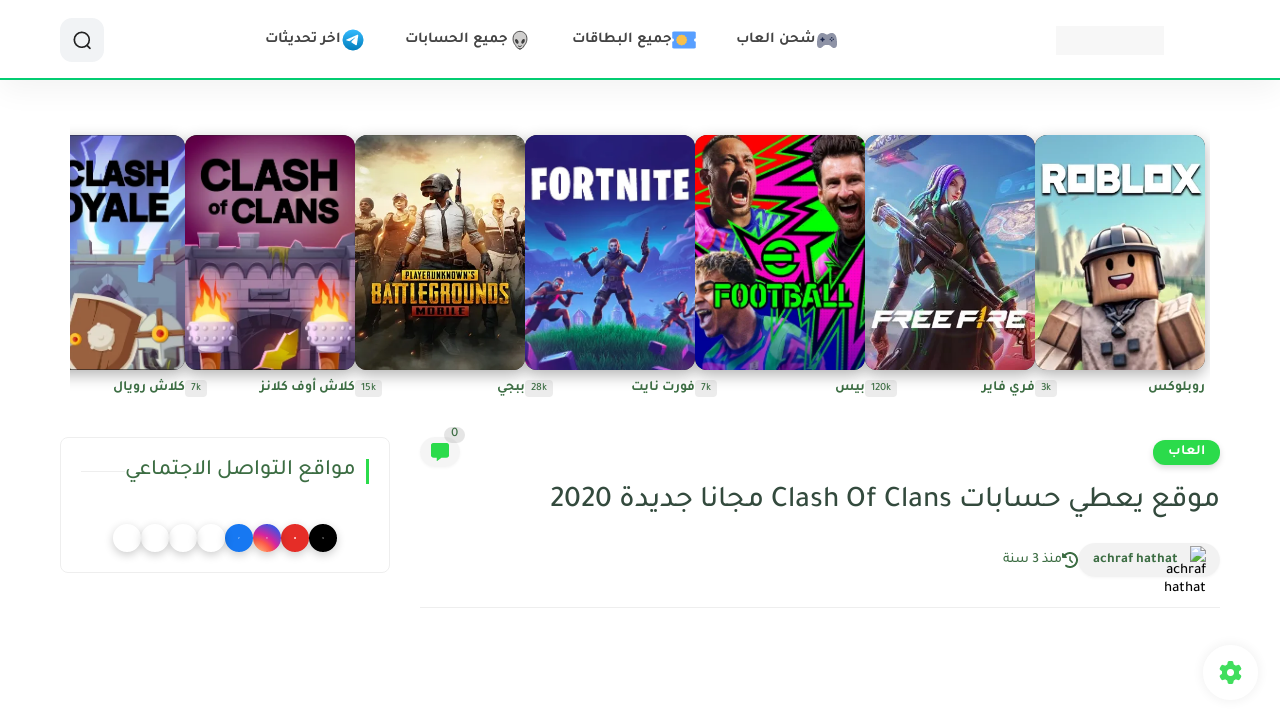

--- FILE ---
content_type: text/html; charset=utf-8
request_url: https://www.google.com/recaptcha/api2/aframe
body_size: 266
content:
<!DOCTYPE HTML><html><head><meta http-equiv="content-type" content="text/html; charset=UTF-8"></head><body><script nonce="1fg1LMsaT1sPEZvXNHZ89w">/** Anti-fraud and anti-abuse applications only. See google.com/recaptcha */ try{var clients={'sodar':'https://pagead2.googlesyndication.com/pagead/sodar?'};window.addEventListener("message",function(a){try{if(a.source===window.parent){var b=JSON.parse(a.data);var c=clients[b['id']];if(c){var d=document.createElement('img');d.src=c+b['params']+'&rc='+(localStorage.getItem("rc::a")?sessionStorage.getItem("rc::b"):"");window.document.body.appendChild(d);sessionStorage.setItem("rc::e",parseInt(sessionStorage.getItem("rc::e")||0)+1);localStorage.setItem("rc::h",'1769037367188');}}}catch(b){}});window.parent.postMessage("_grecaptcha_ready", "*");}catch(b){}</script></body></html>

WHAT IS EXPECTED | This task calls for the listing to be restated exactly, with images omitted.

WRITTEN SOLUTION |
--- FILE ---
content_type: text/html; charset=utf-8
request_url: https://www.google.com/recaptcha/api2/aframe
body_size: 266
content:
<!DOCTYPE HTML><html><head><meta http-equiv="content-type" content="text/html; charset=UTF-8"></head><body><script nonce="1fg1LMsaT1sPEZvXNHZ89w">/** Anti-fraud and anti-abuse applications only. See google.com/recaptcha */ try{var clients={'sodar':'https://pagead2.googlesyndication.com/pagead/sodar?'};window.addEventListener("message",function(a){try{if(a.source===window.parent){var b=JSON.parse(a.data);var c=clients[b['id']];if(c){var d=document.createElement('img');d.src=c+b['params']+'&rc='+(localStorage.getItem("rc::a")?sessionStorage.getItem("rc::b"):"");window.document.body.appendChild(d);sessionStorage.setItem("rc::e",parseInt(sessionStorage.getItem("rc::e")||0)+1);localStorage.setItem("rc::h",'1769037367188');}}}catch(b){}});window.parent.postMessage("_grecaptcha_ready", "*");}catch(b){}</script></body></html>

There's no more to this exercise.